The pursuers argued that the fire brigade was liable in damages because the fire re-ignited after it had apparently been extinguished, but judges in the Inner House of the Court of Session ruled that the case, as pled, was “irrelevant” and should be dismissed.
Lady Paton, Lady Dorrian and Lord Drummond Young heard that the first pursuer AJ Allan (Blairnyle) Limited sought to recover damages on the basis of alleged negligence on the part of the defenders Strathclyde Fire Board.
The court was told that the first pursuer owned a farmhouse at Gartocharn, Alexandria, Dunbartonshire and the second pursuer, a director of the company, lived in a caravan but used the farmhouse kitchen.
On 31 October 2008, there was a fire involving the Rayburn stove in the kitchen and a chimney. The second pursuer called the fire brigade.
Firefighters arrived at the scene and after apparently extinguishing the blaze they left at about 3pm.
Subsequently however, in the early hours of the following morning the fire re‑ignited and the farmhouse burned down.
The pursuers averred that the fire re-ignited as a result of smouldering rotten timbers in the roof space.
It was averred that once the fire appeared to be extinguished, the fire fighters should have used a thermal imaging camera to locate any questionable areas.
Further, it was averred that the fire fighters should have maintained a regular check on the farmhouse to make sure that the fire was truly extinguished.
In September 2014, Lord Brailsford allowed a proof before answer, although the interlocutor of that date repelled the defenders’ preliminary pleas, prompting the defenders to lodge an appeal.
Senior counsel for the defenders submitted that while the fire service owed a duty of care to the public at large, including the pursuers, the scope of that duty was “restricted”, in that it was “a duty to take reasonable care not to make things worse”, in other words not to inflict a fresh injury.

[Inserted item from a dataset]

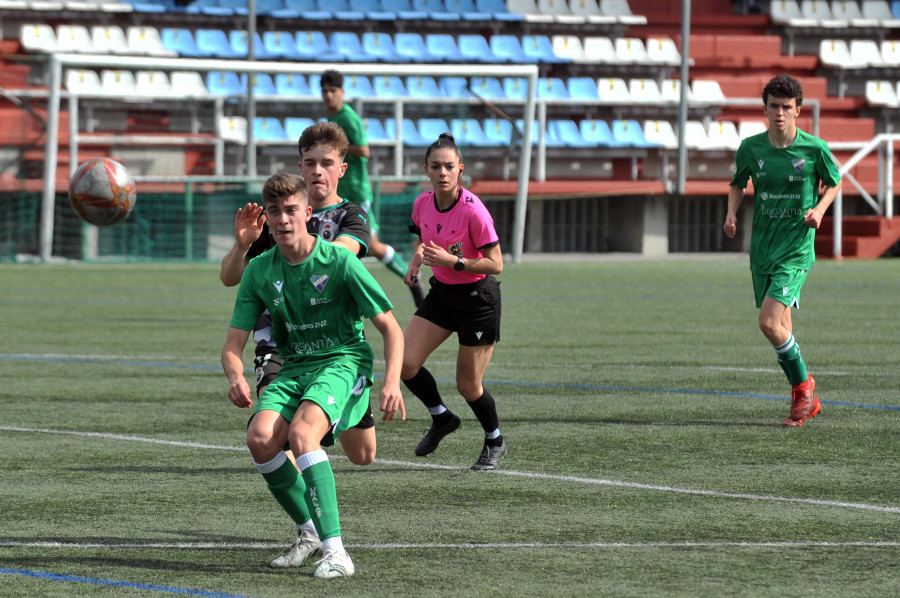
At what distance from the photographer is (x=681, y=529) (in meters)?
5.54

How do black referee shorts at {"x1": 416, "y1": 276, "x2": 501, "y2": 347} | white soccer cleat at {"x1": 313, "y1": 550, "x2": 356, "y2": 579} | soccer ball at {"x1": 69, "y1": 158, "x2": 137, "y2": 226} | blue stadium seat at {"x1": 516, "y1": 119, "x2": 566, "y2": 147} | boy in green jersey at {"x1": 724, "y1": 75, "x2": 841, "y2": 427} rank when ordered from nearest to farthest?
white soccer cleat at {"x1": 313, "y1": 550, "x2": 356, "y2": 579} < black referee shorts at {"x1": 416, "y1": 276, "x2": 501, "y2": 347} < boy in green jersey at {"x1": 724, "y1": 75, "x2": 841, "y2": 427} < soccer ball at {"x1": 69, "y1": 158, "x2": 137, "y2": 226} < blue stadium seat at {"x1": 516, "y1": 119, "x2": 566, "y2": 147}

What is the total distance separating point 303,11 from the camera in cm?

As the fire service were not liable in damages if they failed to attend a fire, it would be “unprincipled” to suggest that a fire service which attended and sought to extinguish a fire could be liable in damages.
Counsel for the pursuers submitted that their case was based on ordinary principles of common law negligence, and was of the type described by Lord Hoffmann in the 2004 English case of Gorringe v Calderdale Metropolitan Borough Council, namely a case where the fire service had “actually done acts or entered into relationships or undertaken responsibilities which rise to a common law duty of care”.
What was criticised in the present case was the manner in which the fire service’s statutory duty was performed and it was argued that the facts as averred were sufficient to disclose an “assumption of responsibility” and a “relationship of proximity” between the pursuers and the defenders.
The case was “entirely in point” with the 2007 Outer House decision in Burnett v Grampian Fire and Rescue Services, which was “correctly decided”, and further support for the pursuers could be found in the 1995 case of Duff v Highlands and Islands Fire Board, it was submitted.
Moreover, the pursuers said the 1999 case of Gibson v Orr constituted a major problem for the defenders: if a duty of care was owed by the police, it was “inconceivable” that a duty of care was not owed by the fire service in the present case.
Therefore, on the basis of Burnett and Gibson, and to a lesser extent Duff, it was argued that the pursuers had pled a relevant case and were entitled to a proof, rather than a proof before answer.
Allowing the reclaiming motion Lady Paton – with whom both Lady Dorrian and Lord Drummond Young agreed – held that while the fire service owed a duty of care to the general public, including the pursuers in the present case, “that duty was to take care not negligently to add to the damage which the pursuers would have suffered if the fire service had done nothing”.
Accordingly, it followed that the court required to “disapprove” of the Scottish authorities of Duff, Gibson, and Burnett.
In a written opinion, Lady Paton said: “In this case, there are no averments that the defenders made matters worse or that they inflicted a fresh injury when they arrived at and dealt with the fire at the farmhouse. Nor are there any averments of circumstances which could, in my view, properly be categorised as an assumption of responsibility giving rise to a common law duty to exercise reasonable care.
“Further it seems to me that it would not be fair, just or reasonable to impose a duty of care of the scope contended for by the pursuers on the fire service. In the result, I am persuaded that the pursuers’ case will necessarily fail even if all the pursuers’ averments are proved – in other words, that the case as pled is irrelevant.”